29 Jun William Doesn’t Care
Over the course of my life, I have found that I do care about the opinion of others. While I don’t listen or react to every single one, there are a few people who’s opinions matter more; my fellow firefighters, my family and my wife.
When my wife and I started trying to have a baby, I knew that there was going to be one more person who’s opinions would matter to me.
Since I already knew that my co-workers, my family and my wife didn’t care about my ostomy, I knew that my future child wouldn’t either. Everyone in my life is accepting of my ostomy because of how open, honest and positive I am, so I knew that with that same attitude, my child would be, too.
The best thing about children is that they are born into the world without any prejudice. When William was born, his only cares were his dirty diapers, needing to be fed, and making sure that his parents were there to care for him.

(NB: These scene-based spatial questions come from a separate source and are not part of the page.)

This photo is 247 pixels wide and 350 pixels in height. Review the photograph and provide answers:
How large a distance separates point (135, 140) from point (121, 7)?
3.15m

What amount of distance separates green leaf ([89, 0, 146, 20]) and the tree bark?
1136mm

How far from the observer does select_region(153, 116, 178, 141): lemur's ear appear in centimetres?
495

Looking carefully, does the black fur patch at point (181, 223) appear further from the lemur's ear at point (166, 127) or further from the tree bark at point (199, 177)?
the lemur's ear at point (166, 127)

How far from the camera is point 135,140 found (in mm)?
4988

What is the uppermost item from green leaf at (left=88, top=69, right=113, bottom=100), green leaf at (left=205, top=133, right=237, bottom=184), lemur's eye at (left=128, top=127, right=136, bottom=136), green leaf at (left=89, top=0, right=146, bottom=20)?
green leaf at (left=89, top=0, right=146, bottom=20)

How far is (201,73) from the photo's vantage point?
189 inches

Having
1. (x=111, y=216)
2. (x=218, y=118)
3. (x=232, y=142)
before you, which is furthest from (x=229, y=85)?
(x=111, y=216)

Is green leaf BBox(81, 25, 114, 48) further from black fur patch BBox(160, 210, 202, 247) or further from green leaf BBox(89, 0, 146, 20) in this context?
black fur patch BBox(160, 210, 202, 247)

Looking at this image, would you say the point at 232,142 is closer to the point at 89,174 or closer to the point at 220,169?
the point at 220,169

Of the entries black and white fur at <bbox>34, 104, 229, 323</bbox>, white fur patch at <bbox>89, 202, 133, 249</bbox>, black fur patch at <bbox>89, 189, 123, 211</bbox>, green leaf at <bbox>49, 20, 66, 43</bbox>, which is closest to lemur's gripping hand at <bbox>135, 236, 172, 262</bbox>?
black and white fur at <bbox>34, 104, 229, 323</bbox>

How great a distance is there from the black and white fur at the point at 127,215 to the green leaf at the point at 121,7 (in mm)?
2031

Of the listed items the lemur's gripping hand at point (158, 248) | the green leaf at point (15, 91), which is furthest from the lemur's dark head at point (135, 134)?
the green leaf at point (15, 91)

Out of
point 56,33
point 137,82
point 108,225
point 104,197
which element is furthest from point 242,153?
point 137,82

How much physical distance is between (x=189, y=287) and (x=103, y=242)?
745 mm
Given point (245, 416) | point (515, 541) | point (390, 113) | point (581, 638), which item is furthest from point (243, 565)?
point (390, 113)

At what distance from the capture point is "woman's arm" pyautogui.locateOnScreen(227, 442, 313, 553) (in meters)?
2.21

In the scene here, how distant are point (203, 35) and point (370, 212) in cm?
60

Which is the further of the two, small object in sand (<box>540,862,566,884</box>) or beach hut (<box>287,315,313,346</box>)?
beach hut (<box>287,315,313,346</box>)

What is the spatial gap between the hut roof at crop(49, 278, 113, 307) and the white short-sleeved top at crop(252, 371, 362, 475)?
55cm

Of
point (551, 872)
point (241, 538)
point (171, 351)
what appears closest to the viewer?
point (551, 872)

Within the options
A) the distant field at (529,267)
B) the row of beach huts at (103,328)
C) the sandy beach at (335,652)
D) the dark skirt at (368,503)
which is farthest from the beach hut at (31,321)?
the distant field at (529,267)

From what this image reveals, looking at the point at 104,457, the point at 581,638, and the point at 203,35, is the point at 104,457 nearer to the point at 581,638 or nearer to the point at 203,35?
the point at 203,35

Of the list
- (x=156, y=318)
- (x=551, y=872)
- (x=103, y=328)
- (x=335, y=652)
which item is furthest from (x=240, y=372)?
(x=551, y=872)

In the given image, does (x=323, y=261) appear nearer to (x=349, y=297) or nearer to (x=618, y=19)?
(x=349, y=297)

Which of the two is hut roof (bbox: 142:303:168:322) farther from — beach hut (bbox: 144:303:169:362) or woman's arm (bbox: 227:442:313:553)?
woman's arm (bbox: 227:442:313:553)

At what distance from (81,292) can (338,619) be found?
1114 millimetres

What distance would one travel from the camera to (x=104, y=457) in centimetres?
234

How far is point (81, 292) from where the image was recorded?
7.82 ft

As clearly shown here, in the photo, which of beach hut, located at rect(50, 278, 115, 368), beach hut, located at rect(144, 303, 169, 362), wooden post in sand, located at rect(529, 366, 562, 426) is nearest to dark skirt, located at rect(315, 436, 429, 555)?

Looking at my newborn child, I began to think of all the things that being a father entailed. I thought about teaching him to talk and walk, helping him ride a bike for the first time, giving him “the talk,” and most importantly, how I’d explain what the pouch on my stomach was. I figured that one day down the road, he and I would have a conversation, similar to the ones I’ve actually had with my nieces before. I imagined the conversation would start with how sick I became, how I was led down the path to a choice where I ultimately chose to live… and that’s why he’s alive!
While we were in the hospital with William only being a couple of days old, a friend of mine came up to take some newborn pictures (because that’s standard now!) While she was there, I asked her to do a picture of me topless, holding William to my chest with my ostomy showing.
This picture not only represents the love I have for myself, but the love I have for my child, all thanks to the ostomy that saved my life.
Oh, and yes, I plan to take another one with our next child, due December 2017!